'''

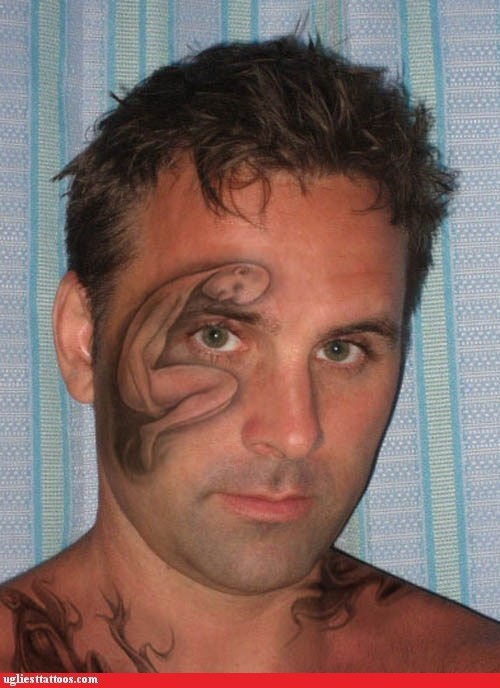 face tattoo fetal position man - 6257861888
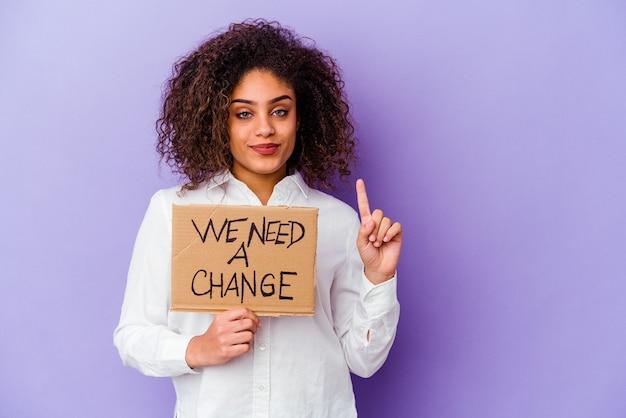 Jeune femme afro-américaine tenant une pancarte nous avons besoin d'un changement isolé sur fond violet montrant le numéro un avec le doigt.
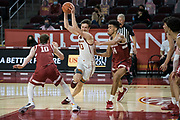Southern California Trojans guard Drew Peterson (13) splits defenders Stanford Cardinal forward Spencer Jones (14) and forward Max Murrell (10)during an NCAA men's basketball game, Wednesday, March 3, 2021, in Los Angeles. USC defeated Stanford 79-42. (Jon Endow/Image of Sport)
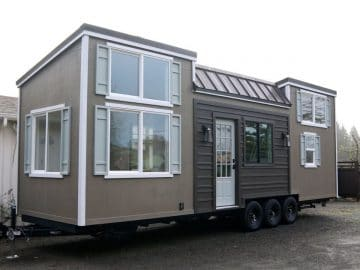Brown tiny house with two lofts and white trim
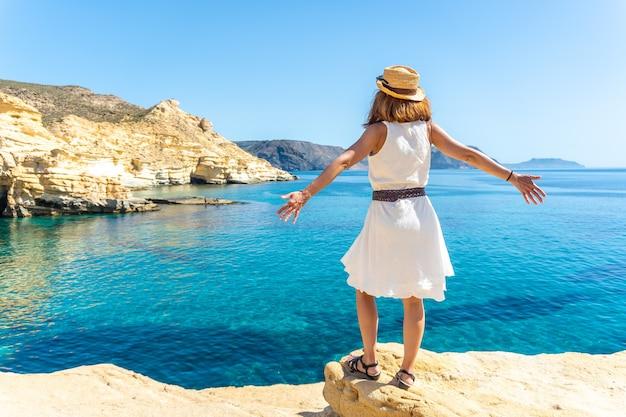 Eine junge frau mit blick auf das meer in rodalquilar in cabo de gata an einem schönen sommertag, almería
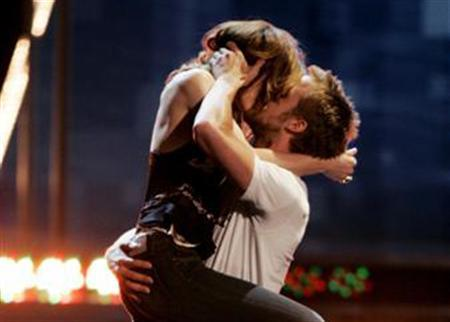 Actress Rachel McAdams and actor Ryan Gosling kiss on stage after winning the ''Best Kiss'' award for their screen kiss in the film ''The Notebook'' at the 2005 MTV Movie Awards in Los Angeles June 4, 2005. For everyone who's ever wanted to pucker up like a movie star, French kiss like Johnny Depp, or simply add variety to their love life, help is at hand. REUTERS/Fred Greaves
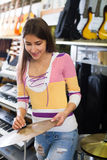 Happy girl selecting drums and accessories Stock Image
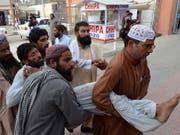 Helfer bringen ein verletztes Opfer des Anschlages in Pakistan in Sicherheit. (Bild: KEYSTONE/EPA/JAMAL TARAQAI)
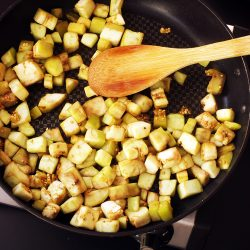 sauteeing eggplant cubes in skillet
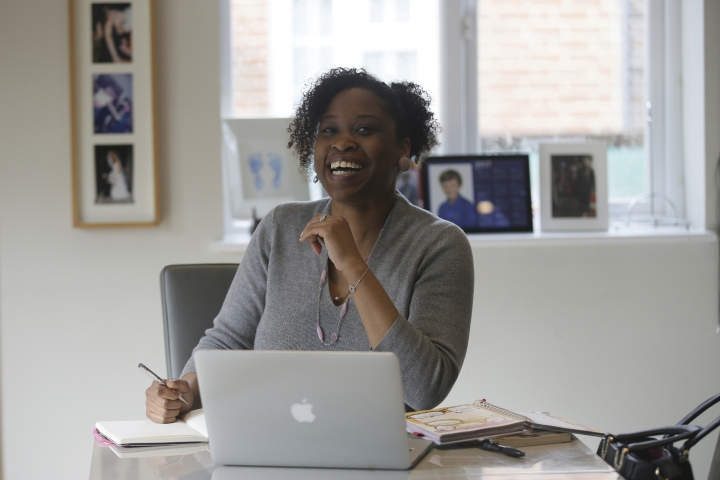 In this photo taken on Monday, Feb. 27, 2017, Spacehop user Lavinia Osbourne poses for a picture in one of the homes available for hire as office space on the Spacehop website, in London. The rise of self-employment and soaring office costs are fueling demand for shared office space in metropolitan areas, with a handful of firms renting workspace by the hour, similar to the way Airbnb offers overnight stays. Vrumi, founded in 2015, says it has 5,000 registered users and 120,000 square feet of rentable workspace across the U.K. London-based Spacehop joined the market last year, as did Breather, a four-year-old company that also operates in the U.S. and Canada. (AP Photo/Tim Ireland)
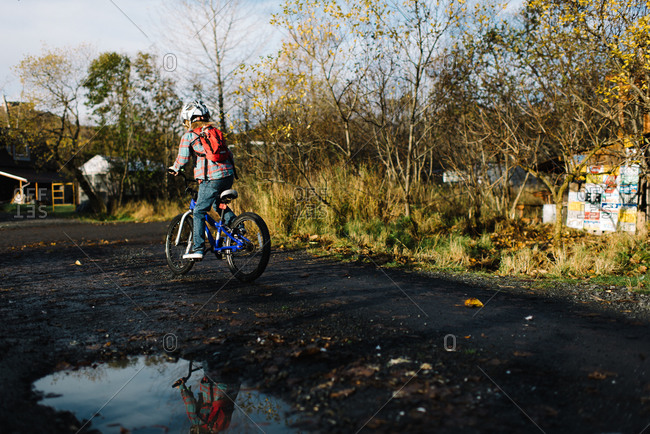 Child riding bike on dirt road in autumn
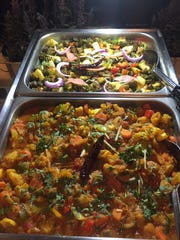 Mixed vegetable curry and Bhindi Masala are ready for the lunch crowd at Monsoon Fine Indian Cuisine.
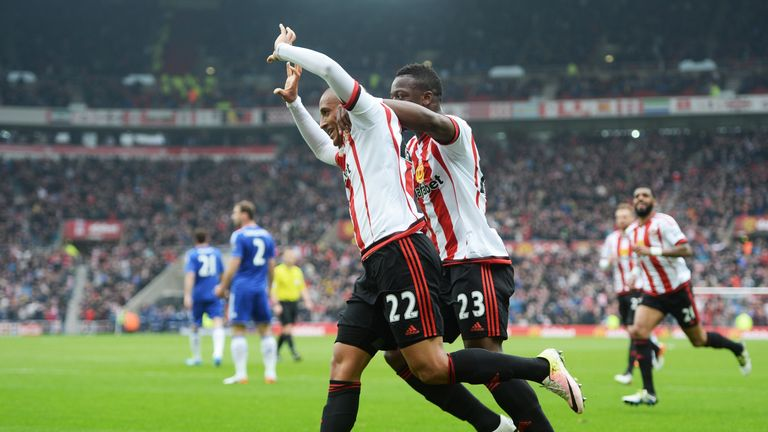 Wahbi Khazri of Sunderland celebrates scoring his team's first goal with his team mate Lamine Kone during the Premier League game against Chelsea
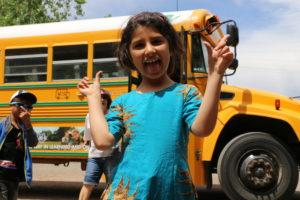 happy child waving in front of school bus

'''
'''

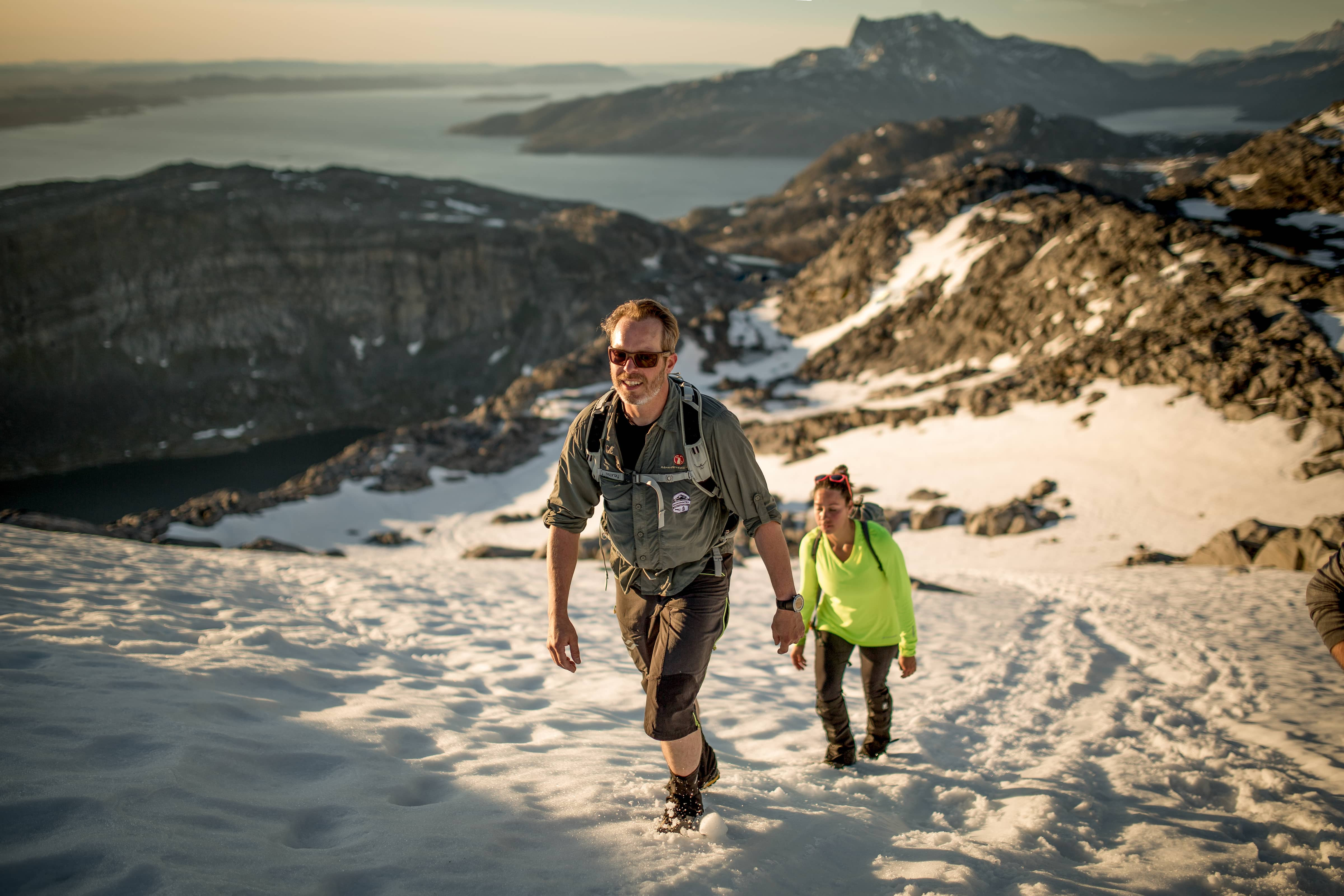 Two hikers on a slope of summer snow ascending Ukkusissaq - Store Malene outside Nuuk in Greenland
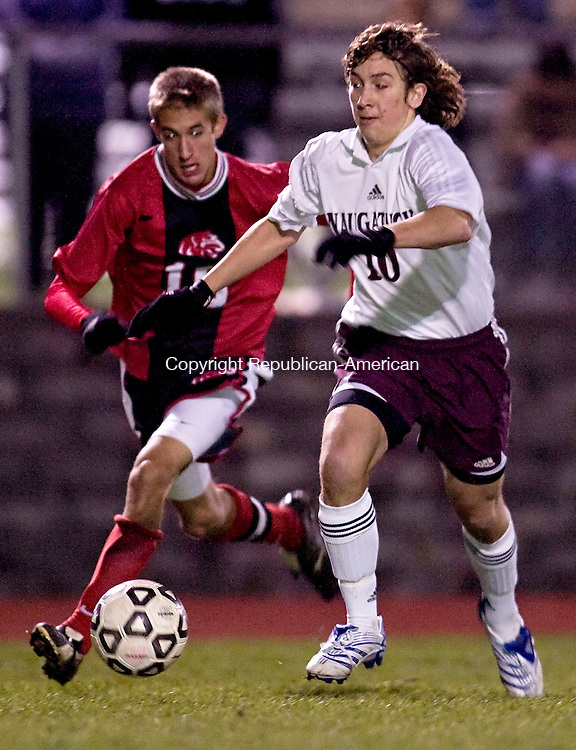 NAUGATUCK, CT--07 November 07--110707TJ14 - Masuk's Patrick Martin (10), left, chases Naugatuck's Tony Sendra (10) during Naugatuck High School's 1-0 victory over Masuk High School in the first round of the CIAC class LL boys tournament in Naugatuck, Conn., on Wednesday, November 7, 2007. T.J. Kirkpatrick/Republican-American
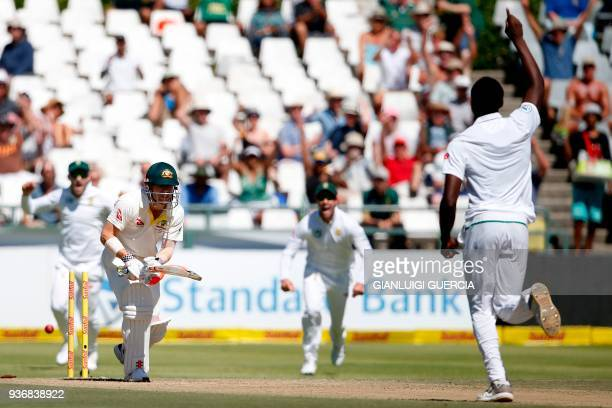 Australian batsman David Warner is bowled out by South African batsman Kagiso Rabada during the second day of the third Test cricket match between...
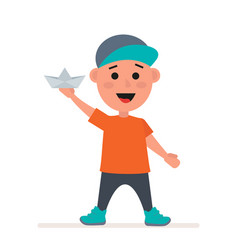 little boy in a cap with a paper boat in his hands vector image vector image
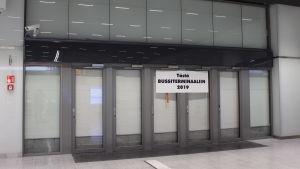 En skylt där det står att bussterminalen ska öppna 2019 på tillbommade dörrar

'''

● **WORK TO BE COMPLETED**:
Working from the data above, repeat exactly, and only, the lines that begin at the line containing "Australian batsman David" and stop after the line containing "En skylt där"; pictures are not copied.

● **FINAL ANSWER**:
 Australian batsman David Warner is bowled out by South African batsman Kagiso Rabada during the second day of the third Test cricket match between...
 little boy in a cap with a paper boat in his hands vector image vector image
 En skylt där det står att bussterminalen ska öppna 2019 på tillbommade dörrar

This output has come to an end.